Dr. Gilbert has performed research in theoretical physics spanning areas from string theory to quantum gravity to quantum information theory. He leads MITRE’s flagship quantum research project, the Quantum Moonshot, one of the largest research projects MITRE has ever taken on. The Quantum Moonshot team is a partnership of leading physics research groups at MITRE, the Massachusetts Institute of Technology, and Sandia National Laboratories.
He earned his doctorate in theoretical physics under Nobel Laureate Professor Steven Weinberg at the University of Texas. After earning his Ph.D., Gilbert was awarded the Weingart Prize Research Fellowship in Theoretical Physics at the California Institute of Technology, after which he was awarded a University Research Fellowship at Cambridge University (studying and conducting research under Professor Stephen Hawking).
Dr. Gilbert is a member of the Board of Advisors of SandboxAQ, an enterprise SaaS company. He has served on the U.S. Defense Science Board and the U.S. Air Force Scientific Advisory Board as an expert on quantum information science and has participated in many expert scientific panels and public forums.

Dr. Dirk Englund, a member of the MIT Electrical Engineering and Computer Science faculty, leads MIT’s Quantum Photonics Laboratory. His research focuses on photonic devices and systems for machine learning acceleration and quantum information.
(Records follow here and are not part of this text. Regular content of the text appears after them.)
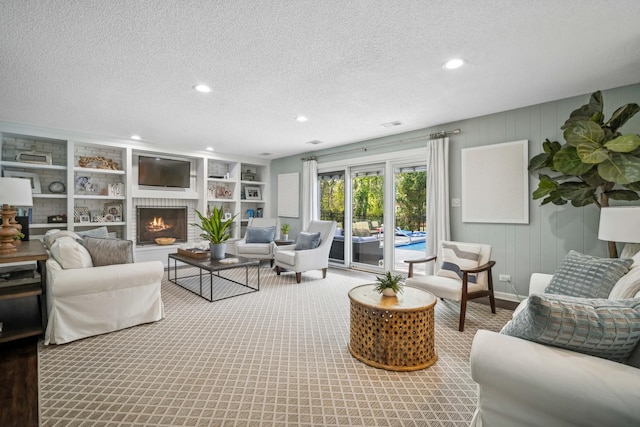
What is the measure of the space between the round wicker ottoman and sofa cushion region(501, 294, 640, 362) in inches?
41.2

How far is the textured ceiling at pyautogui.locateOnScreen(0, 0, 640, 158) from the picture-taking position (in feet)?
6.36

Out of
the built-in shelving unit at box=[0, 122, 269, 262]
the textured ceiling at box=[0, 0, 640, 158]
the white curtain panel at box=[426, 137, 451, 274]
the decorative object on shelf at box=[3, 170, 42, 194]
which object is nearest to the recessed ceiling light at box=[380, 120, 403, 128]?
the textured ceiling at box=[0, 0, 640, 158]

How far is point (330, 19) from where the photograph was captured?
2.02 meters

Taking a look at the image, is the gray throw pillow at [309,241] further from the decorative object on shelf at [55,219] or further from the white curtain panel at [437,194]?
the decorative object on shelf at [55,219]

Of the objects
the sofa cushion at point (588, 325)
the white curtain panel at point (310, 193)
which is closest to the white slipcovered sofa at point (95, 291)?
the sofa cushion at point (588, 325)

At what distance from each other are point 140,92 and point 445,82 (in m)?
3.12

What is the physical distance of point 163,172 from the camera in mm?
6039

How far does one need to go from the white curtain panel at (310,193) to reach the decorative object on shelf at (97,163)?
3.58 m

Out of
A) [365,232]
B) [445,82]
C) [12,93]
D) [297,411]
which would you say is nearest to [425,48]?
[445,82]

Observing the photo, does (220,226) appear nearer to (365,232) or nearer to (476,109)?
(365,232)

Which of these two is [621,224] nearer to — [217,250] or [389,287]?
[389,287]

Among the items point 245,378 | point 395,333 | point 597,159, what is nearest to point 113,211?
point 245,378

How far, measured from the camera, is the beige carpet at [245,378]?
5.61 ft

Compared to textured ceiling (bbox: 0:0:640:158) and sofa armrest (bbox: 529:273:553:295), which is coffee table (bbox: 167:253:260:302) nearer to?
textured ceiling (bbox: 0:0:640:158)
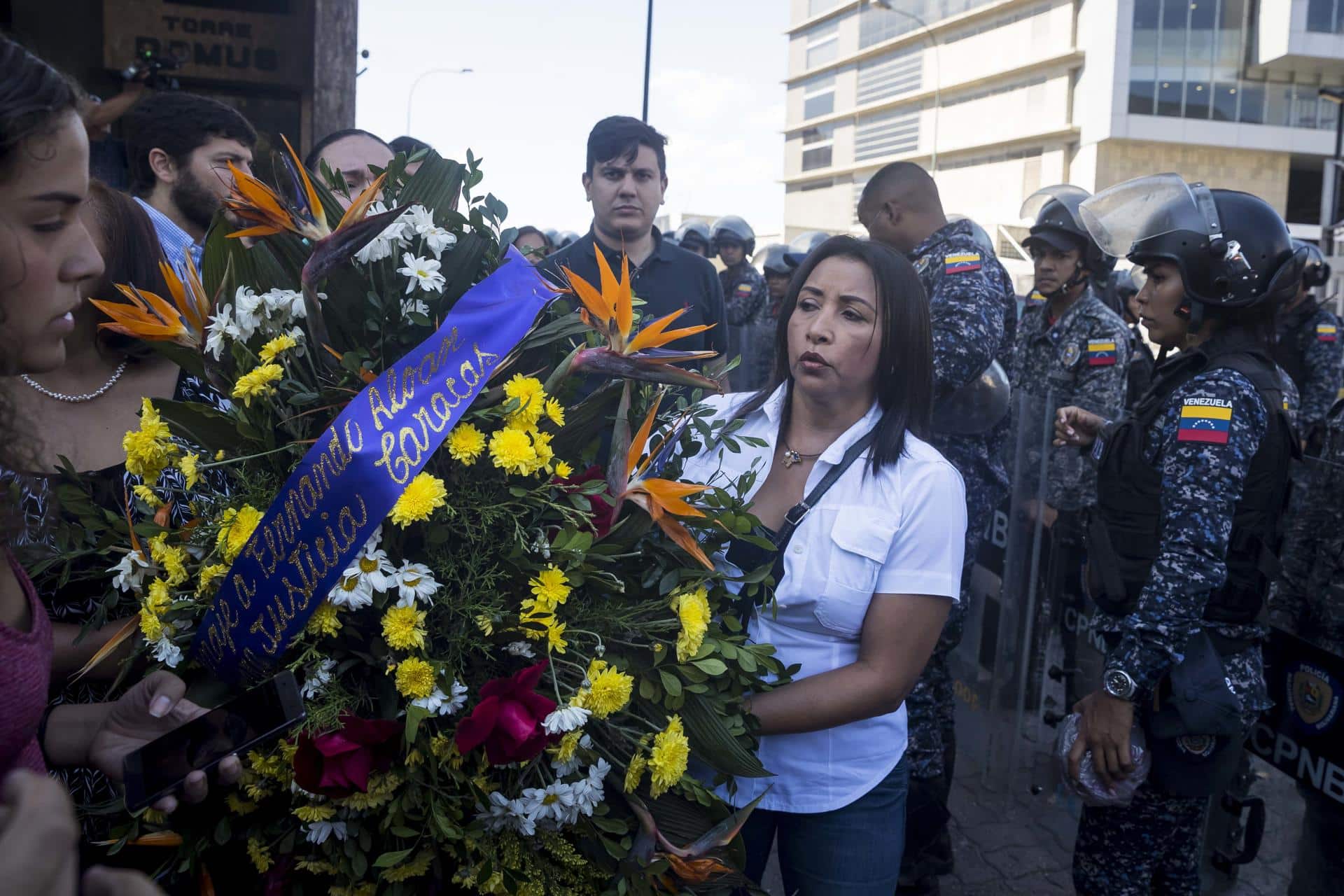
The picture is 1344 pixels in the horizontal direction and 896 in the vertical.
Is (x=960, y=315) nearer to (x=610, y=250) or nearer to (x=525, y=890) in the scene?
(x=610, y=250)

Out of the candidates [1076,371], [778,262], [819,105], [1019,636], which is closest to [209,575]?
[1019,636]

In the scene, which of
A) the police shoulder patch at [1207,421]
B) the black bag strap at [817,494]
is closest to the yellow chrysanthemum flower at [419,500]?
the black bag strap at [817,494]

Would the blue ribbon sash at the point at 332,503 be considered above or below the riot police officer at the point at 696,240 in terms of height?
below

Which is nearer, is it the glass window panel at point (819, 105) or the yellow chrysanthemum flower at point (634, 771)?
the yellow chrysanthemum flower at point (634, 771)

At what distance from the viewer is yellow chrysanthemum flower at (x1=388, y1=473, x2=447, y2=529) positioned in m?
1.30

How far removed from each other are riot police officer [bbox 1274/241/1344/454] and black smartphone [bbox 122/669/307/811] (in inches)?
275

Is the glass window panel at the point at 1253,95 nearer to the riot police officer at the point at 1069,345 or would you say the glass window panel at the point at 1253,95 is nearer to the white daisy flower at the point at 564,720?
the riot police officer at the point at 1069,345

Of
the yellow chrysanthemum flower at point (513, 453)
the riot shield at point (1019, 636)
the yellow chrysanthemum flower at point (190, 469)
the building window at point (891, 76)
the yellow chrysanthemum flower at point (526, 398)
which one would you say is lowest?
the riot shield at point (1019, 636)

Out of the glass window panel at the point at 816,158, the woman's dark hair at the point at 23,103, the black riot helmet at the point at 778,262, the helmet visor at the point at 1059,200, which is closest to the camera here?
the woman's dark hair at the point at 23,103

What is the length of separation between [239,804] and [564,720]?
0.48 metres

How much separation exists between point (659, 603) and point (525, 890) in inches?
17.1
His recognitions include the 2011 Presidential Early Career Award in Science and Engineering, the 2011 Sloan Fellowship in Physics, the 2012 DARPA Young Faculty Award, the 2017 ACS Photonics Young Investigator Award, the OSA's 2017 Adolph Lomb Medal, a Bose Research Fellowship in 2018, a Humboldt Research Fellowship in 2020, and a Humboldt Professorship (declined). He is a fellow of Optica.
Dr. Englund received his bachelor’s degree in physics from the California Institute of Technology. After a Fulbright fellowship at Eindhoven University of Technology, he earned a master’s degree in electrical engineering and his doctorate in applied physics at Stanford University. After a postdoctoral fellowship at Harvard University, he joined Columbia University as Assistant Professor of electrical engineering and applied physics. He joined the MIT faculty in 2013.

Dr. Matt Eichenfield is an Associate Professor and the SPIE Endowed Chair in Optical Sciences at the University of Arizona Wyant College of Optical Sciences. He is also Sandia National Labs’ first Distinguished Faculty Joint Appointee. At Sandia, he built and leads the MEMS-Enabled Quantum Systems Program in the MEMS Technologies Department. He engages in research across both the university and Sandia.
Previously, he was a Principal Member of the Technical Staff at Sandia, where he led a large group of Ph.D. and master-level technical staff members, postdoctoral scholars, technologists, and graduate and undergraduate students with a multi-million dollar yearly operating budget. They worked on solving important science and engineering problems for national security.
Dr. Eichenfield received his bachelor’s in physics from the University of Nevada, Las Vegas, and his master’s and doctoral degrees in physics from the California Institute of Technology. He received the Demetriades Prize for Best Caltech Thesis.
After obtaining his Ph.D., he was awarded the Kavli Nanoscience Institute Prize Postdoctoral Fellowship at Caltech. In 2011, he was awarded the President Harry S. Truman Fellowship in National Security Science and Engineering.
About MITRE Moonshots
MITRE Moonshot efforts are high-risk, potentially disruptive research endeavors that require significant investment but could produce significant returns to the nation. Large in scale, and with multi-year program plans, Moonshots seek to fundamentally alter the nation’s technical capabilities and approaches to complex problems, while simultaneously establishing the corporation as a consensus thought leader in these important, possibly emerging domains.